***** GEGEVEN TEKST

Voor het eerst ook bood een Transporter-camper een echte kofferruimte voor bagage die ruim was en die niet hoefde verhuisd te worden om het bed te installeren, maar ook een tweede kleerkast voor eventuele vochtige kledingstukken tot zelfs een vouwfiets!

 

Alle wanden en de dakhemel waren bekleed met tapijt, wat een opmerkelijke geluidsisolatie garandeerde. De technische uitvoering van dit grote voertuig was het beste uit die tijd bij grote campers. Er was verwarming, een warmwaterboiler, reservoirs met zuiver en gebruikt water, stromend koud en warm water, een buitendouche, een fornuis met twee pitjes met een afzuigkap en zelfs een koelkast met compressor zonder de vaste wc met elektrische spoeling te vergeten. Ongezien in dat formaat van voertuig!

 

Alle materialen voldeden aan de standaarden voor vuurbestendigheid en hun eenvoudig kleurenpalet brak radicaal met de toenmalige gewoontes. De normale versie was wit, blauw en grijs vanbinnen met een wit of blauw koetswerk. De meest luxueuze versie, Club gedoopt, was zwart vanbuiten met een interieur dat zwart, grijs, wit en rood combineerde. Roland D’Ieteren tekende werkelijk alle details, tot de stoffen van de stoelen die de bekende Belgische firma, De Witte-Lietaer uit Lauwe, produceerde.

 

Er restte hem alleen nog een naam te bedenken en dat werd Weekender. In zijn brochure werd er de mooie slogan ‘la voiture à vivre’ aan toegevoegd. Twee jaar later pikte Renault die op om er zijn gamma toerismewagens mee aan te duiden. En op de voet van de B-stijl van de Weekender blonk een zilvergrijs rechthoekje met de naam van de nieuwe divisie: D’Ieteren Design.

**********
***** VERZAMELDE GEGEVENS

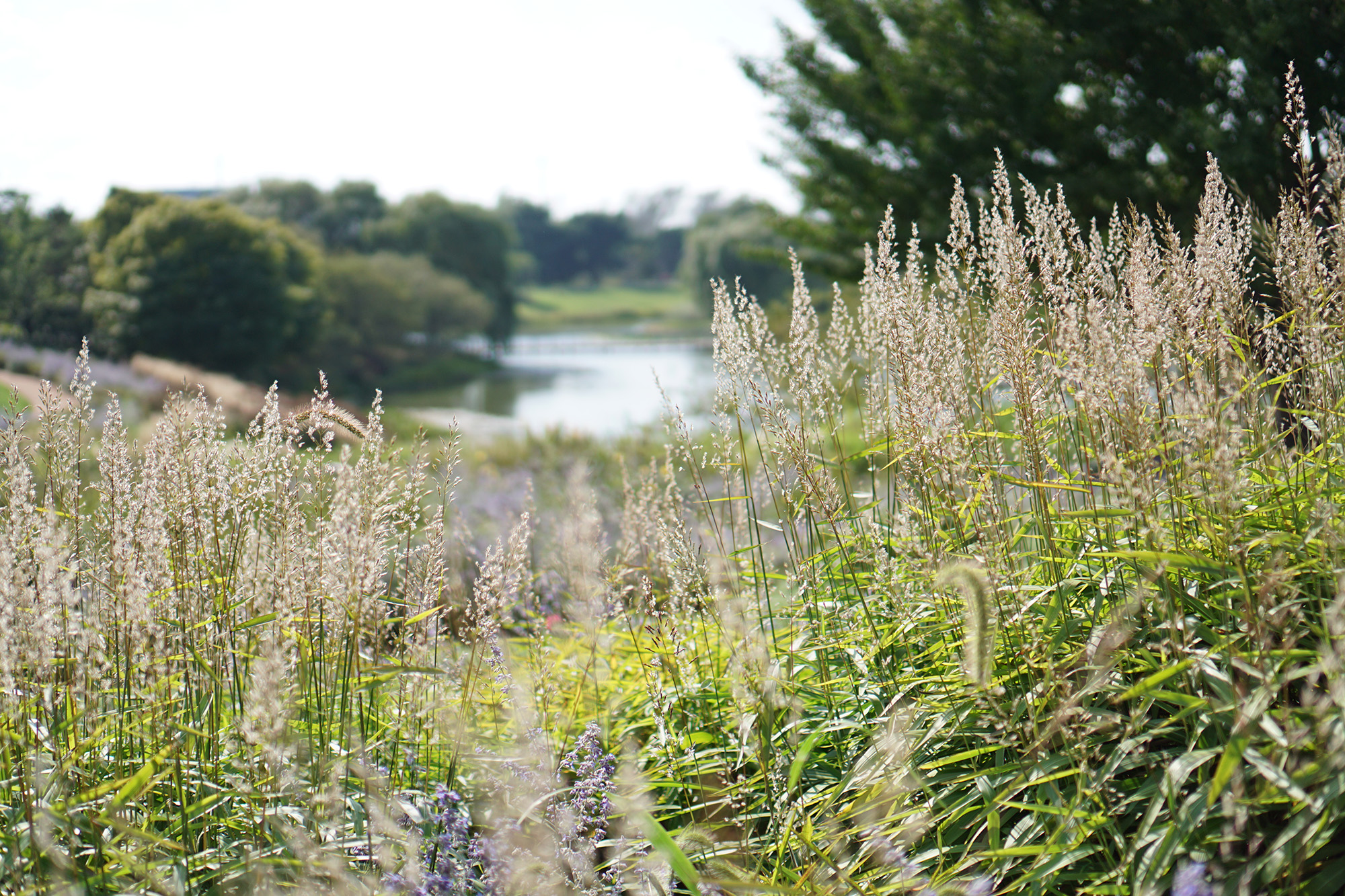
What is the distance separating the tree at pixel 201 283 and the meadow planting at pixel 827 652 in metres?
28.9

**********

→ DE OPDRACHTEN:
1 – Typ uit de tekst over de Weekender het stuk van "Voor het eerst" tot en met "zelfs een vouwfiets!" woordelijk over.
2 – Som alsjeblieft alle kleuren op die volgens de tekst over de Weekender in het interieur van de Club-versie gecombineerd werden.
De gegevens heb je hier niet nodig.

→ ANTWOORDEN PER OPDRACHT:
1 –
Voor het eerst ook bood een Transporter-camper een echte kofferruimte voor bagage die ruim was en die niet hoefde verhuisd te worden om het bed te installeren, maar ook een tweede kleerkast voor eventuele vochtige kledingstukken tot zelfs een vouwfiets!

2 – Zwart, grijs, wit en rood.